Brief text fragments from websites

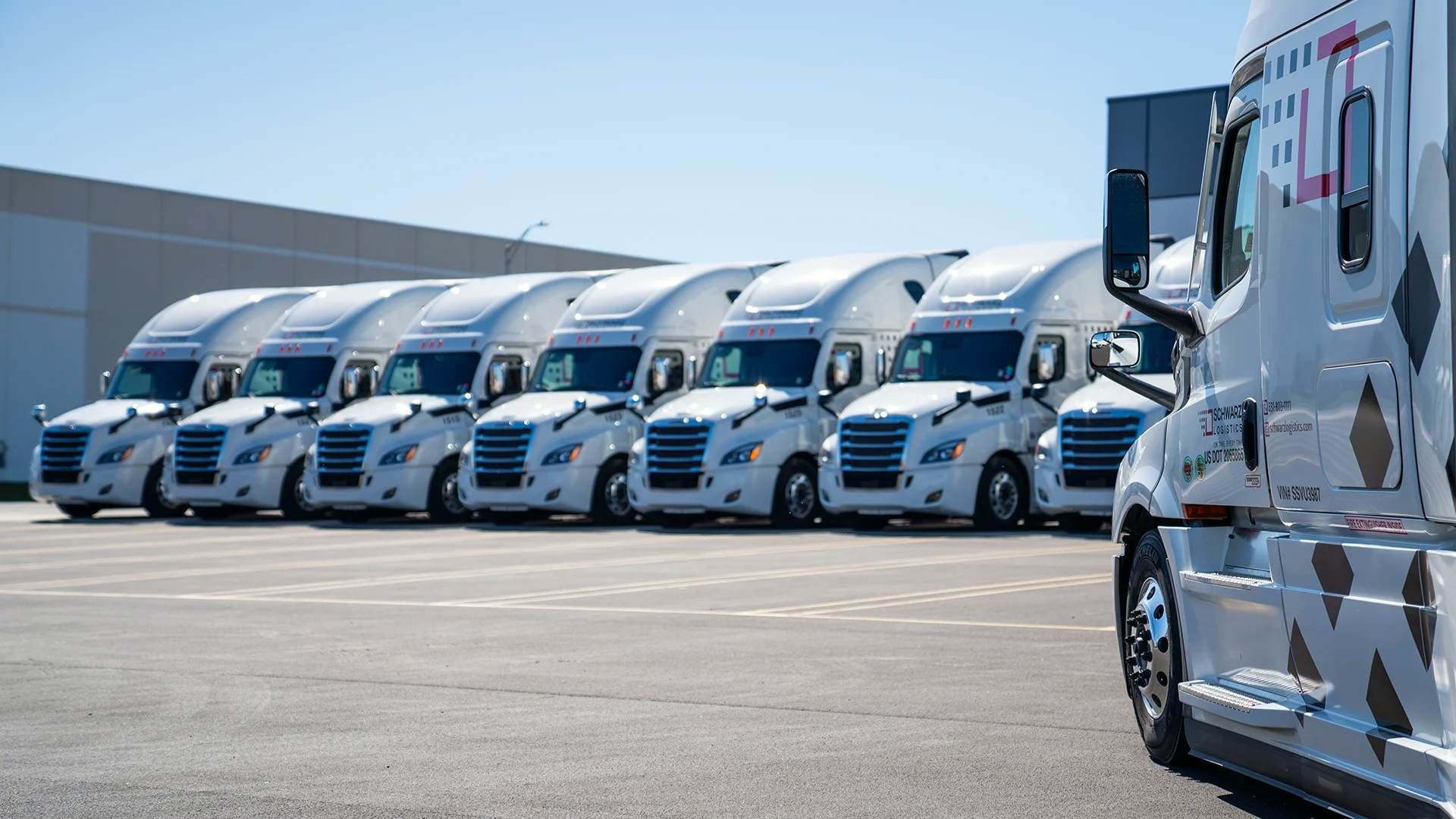 Schwarz Logistics fleet of modern white semi-trucks with aerodynamic cabs lined up neatly in a parking area.
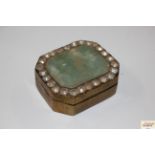 A brass box with hardstone inset surrounded by whi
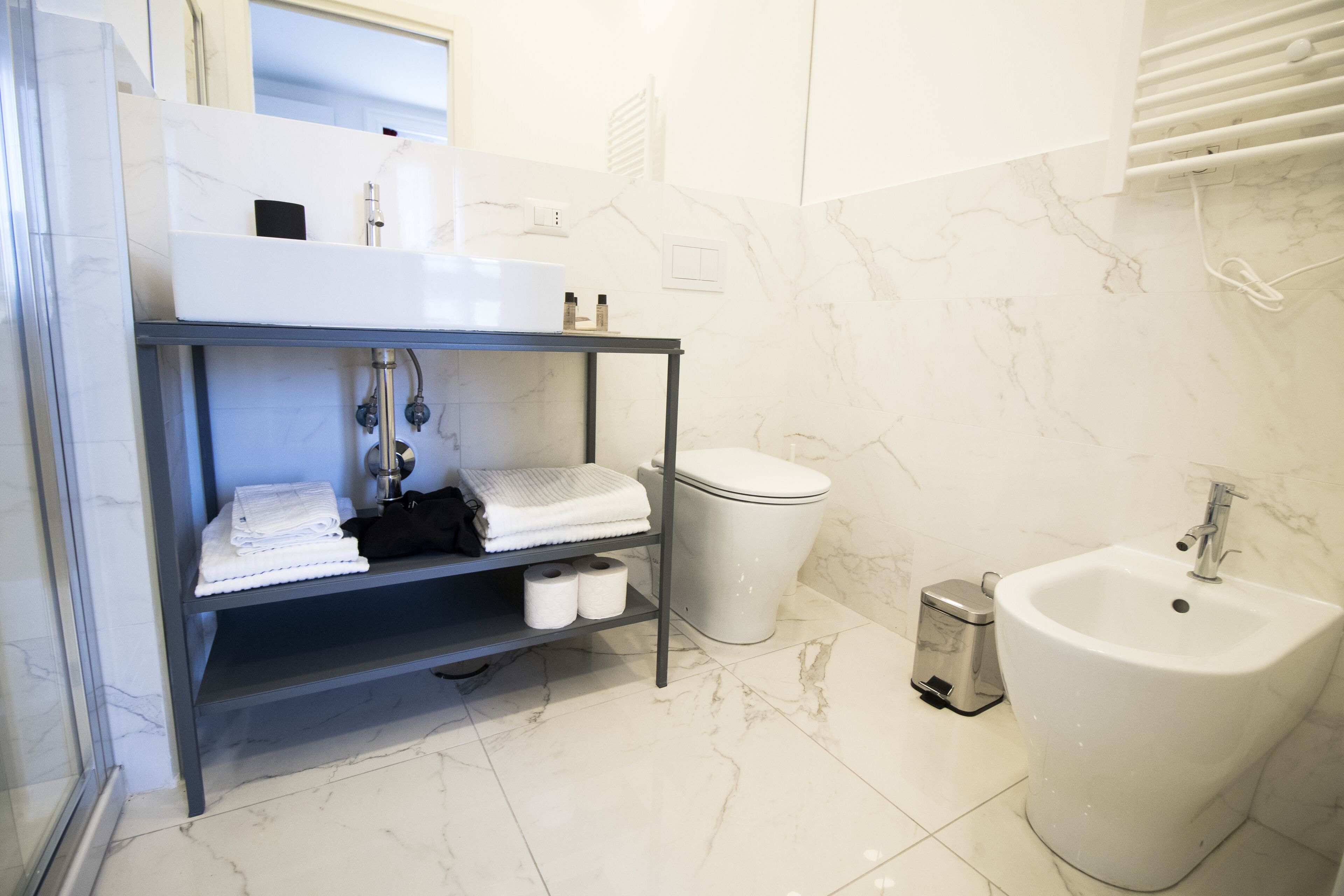 A modern bathroom with a marble-tiled floor, a white sink, a bidet, and a shelf with towels and toiletries.
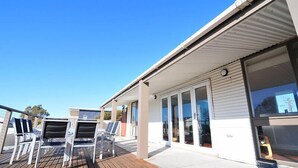 A modern building with a covered deck area featuring outdoor seating. - Latitude 37 - Large expansive deck - Pets Welcome - Outside Only (Robe)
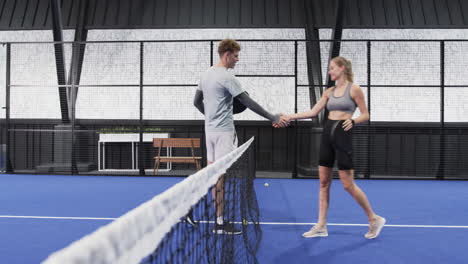 young man and woman discussing strategy on indoor padel tennis indoor court, holding rackets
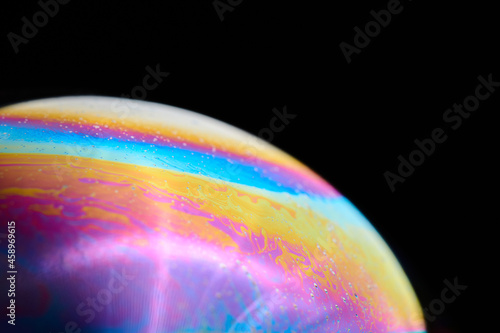Rainbow macro photography of a soap bubble, groovy colorful and abstract wallpaper or background of sphere. Beautiful planet or nebula with vibrant colors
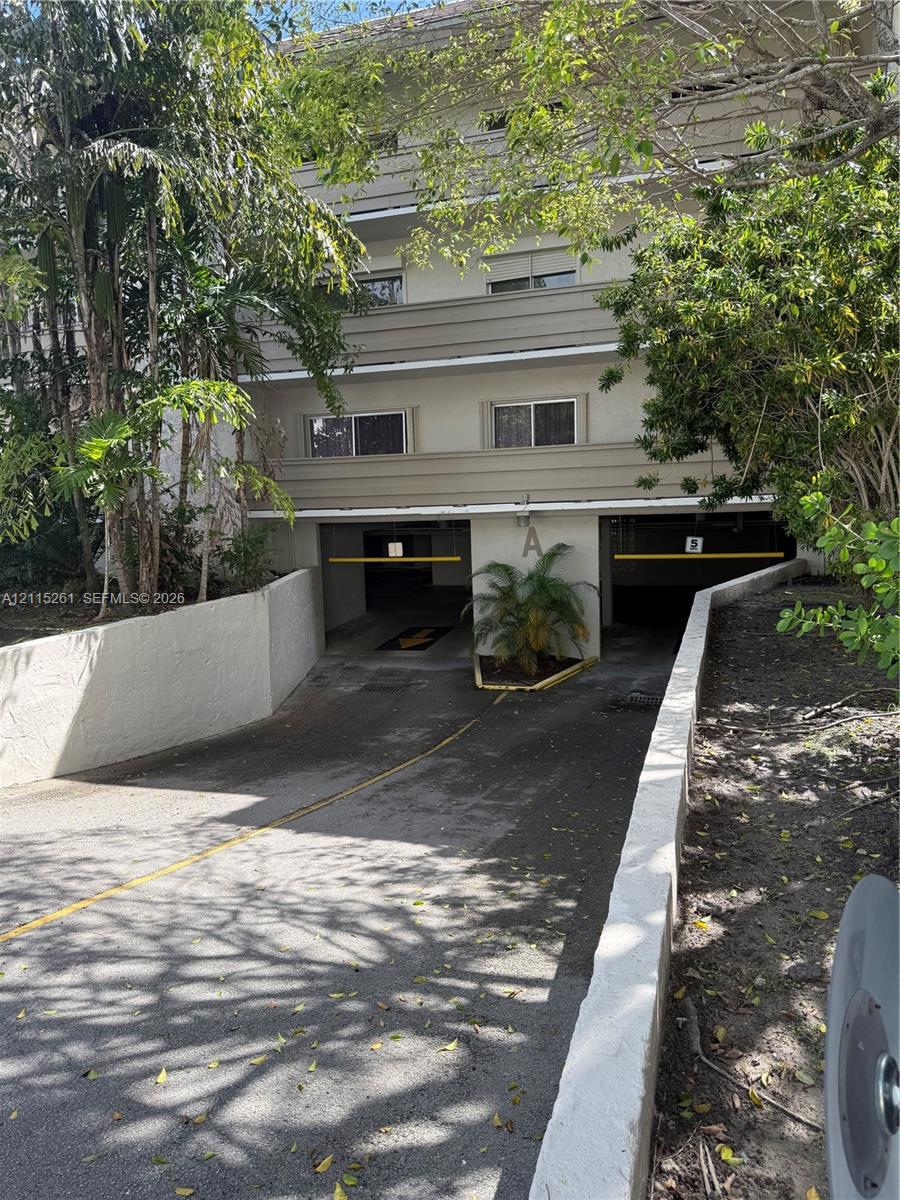 Multi-level residential exterior featuring a covered parking garage with two access bays, concrete retaining walls, and established tropical landscaping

Work required:
Retype the text of every record above without any alterations, leaving out the pictures.

Solution for this exercise:
 Schwarz Logistics fleet of modern white semi-trucks with aerodynamic cabs lined up neatly in a parking area.
 A brass box with hardstone inset surrounded by whi
 A modern bathroom with a marble-tiled floor, a white sink, a bidet, and a shelf with towels and toiletries.
 A modern building with a covered deck area featuring outdoor seating. - Latitude 37 - Large expansive deck - Pets Welcome - Outside Only (Robe)
 young man and woman discussing strategy on indoor padel tennis indoor court, holding rackets
Rainbow macro photography of a soap bubble, groovy colorful and abstract wallpaper or background of sphere. Beautiful planet or nebula with vibrant colors
 Multi-level residential exterior featuring a covered parking garage with two access bays, concrete retaining walls, and established tropical landscaping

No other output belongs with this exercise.